Day and night compliance patrols across the Great Barrier Reef are ramping up over the next few weeks, as part of an ongoing effort to deter illegal fishing and help protect the marine environment.
Great Barrier Reef Marine Park Authority Director for Operations Chris Cochrane said compliance patrols in the air and in the water could detect illegal activity, even at night and in remote areas.
“Late September is a known high-risk period for non-compliance in the Marine Park, and fishers are reminded to know the zoning rules to avoid fines of $2200 for fishing in no-take areas,” he said.
“Investment into our compliance program means there are more staff, better boats, and better technology which has led to more effective patrols.
“We now have boats and surveillance aircraft with thermal surveillance capability, which allows us to capture fishing activity from a distance at night.

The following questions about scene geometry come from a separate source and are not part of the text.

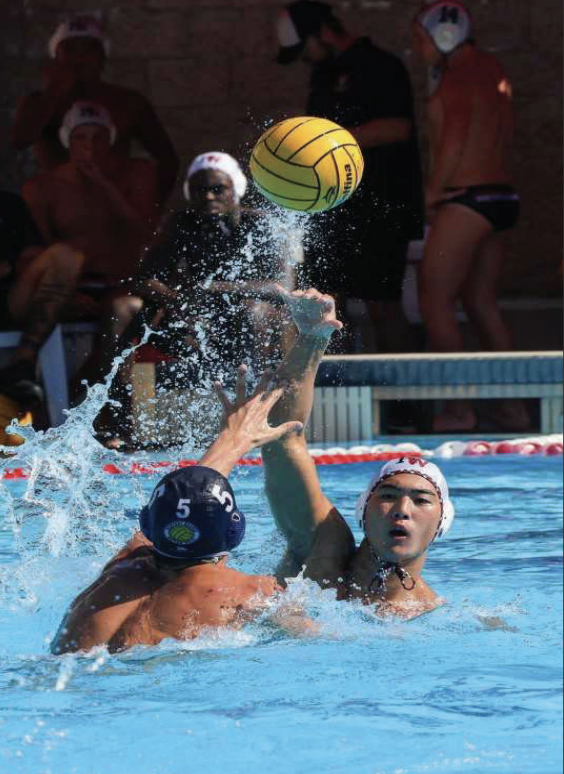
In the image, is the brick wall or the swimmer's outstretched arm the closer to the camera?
the swimmer's outstretched arm

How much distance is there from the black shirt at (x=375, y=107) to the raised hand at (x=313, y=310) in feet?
11.8

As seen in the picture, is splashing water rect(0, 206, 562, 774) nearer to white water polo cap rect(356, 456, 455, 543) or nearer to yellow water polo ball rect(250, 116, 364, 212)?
white water polo cap rect(356, 456, 455, 543)

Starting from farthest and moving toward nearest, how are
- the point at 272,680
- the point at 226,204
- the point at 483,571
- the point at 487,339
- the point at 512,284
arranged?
the point at 512,284 → the point at 487,339 → the point at 226,204 → the point at 483,571 → the point at 272,680

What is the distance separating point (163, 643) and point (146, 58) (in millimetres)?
6697

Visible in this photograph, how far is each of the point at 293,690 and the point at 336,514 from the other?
52cm

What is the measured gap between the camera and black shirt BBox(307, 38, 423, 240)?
265 inches

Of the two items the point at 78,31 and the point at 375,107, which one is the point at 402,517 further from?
the point at 78,31

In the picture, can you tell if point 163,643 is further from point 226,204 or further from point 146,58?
point 146,58

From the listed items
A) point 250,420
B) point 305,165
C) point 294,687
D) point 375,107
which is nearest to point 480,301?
point 375,107

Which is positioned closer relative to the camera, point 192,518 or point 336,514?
point 192,518

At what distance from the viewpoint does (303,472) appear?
11.0 feet

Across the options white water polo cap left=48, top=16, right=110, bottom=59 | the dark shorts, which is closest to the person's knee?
the dark shorts

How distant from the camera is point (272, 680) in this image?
3141 mm

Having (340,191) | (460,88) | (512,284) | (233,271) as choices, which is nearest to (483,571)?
(340,191)
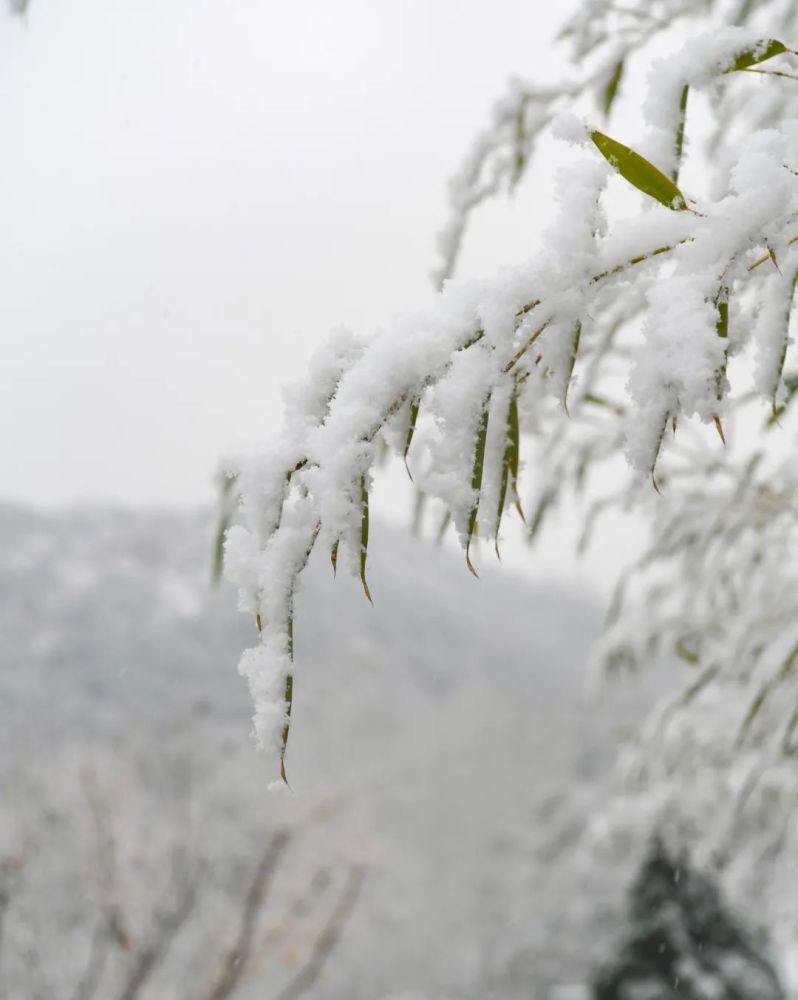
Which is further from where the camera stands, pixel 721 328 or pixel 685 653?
pixel 685 653

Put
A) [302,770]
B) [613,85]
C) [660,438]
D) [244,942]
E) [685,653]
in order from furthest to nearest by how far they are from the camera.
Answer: [302,770] < [244,942] < [685,653] < [613,85] < [660,438]

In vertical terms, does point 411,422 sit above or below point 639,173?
below

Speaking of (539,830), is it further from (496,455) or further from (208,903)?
(496,455)

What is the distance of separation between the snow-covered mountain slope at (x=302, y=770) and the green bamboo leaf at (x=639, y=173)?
7.90ft

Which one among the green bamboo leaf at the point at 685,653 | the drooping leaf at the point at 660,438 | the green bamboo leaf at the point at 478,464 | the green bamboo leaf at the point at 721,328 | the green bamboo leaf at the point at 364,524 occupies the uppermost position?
the green bamboo leaf at the point at 721,328

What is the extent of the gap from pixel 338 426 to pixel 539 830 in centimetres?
1105

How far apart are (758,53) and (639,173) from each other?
0.11 meters

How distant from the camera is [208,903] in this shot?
608 centimetres

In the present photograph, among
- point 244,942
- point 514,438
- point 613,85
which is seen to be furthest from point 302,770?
point 514,438

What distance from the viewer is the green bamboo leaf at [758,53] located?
439 mm

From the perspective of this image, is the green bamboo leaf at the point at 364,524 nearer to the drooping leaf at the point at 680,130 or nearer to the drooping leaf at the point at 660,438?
the drooping leaf at the point at 660,438

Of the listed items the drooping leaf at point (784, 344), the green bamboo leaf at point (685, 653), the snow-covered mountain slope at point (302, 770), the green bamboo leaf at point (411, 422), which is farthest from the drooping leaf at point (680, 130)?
the snow-covered mountain slope at point (302, 770)

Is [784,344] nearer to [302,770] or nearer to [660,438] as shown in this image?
[660,438]

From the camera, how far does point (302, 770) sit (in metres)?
10.3
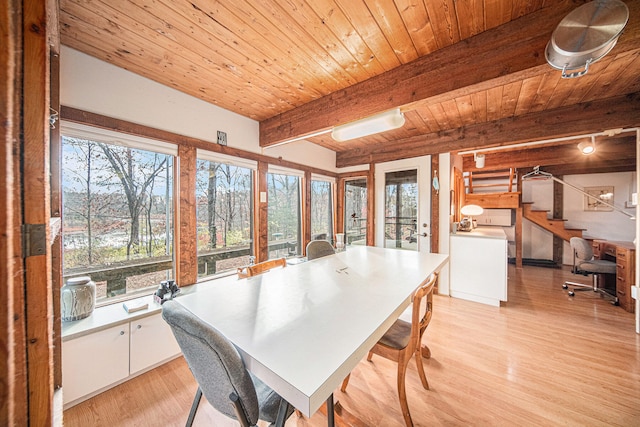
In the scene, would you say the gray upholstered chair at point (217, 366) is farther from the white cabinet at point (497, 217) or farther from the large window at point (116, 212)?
the white cabinet at point (497, 217)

“We can detect fishers who perceive low light conditions as an opportunity to fish illegally, and those fishers intentionally fishing at night and in remote locations in no-take zones are getting caught.”
A recent example of this is locals who were caught after targeting a no-take zone at around 8pm, as a result of night-time compliance patrols south-west of Cape Tribulation.
Fishing, unknowingly or not, is not allowed within a no-take Marine National Park (Green) Zone.
“Every act of illegal fishing impacts the Reef and the livelihoods that depend on it, and we encourage Reef visitors to know and follow the rules,” Mr Cochrane said.
“There are many ways to access zoning information, such as a GPS chart plotter zoning displayed, zoning maps, or download the free Eye on the Reef app.
“Most of the Reef is open to fishing — there really is no need or excuse for illegal fishing.”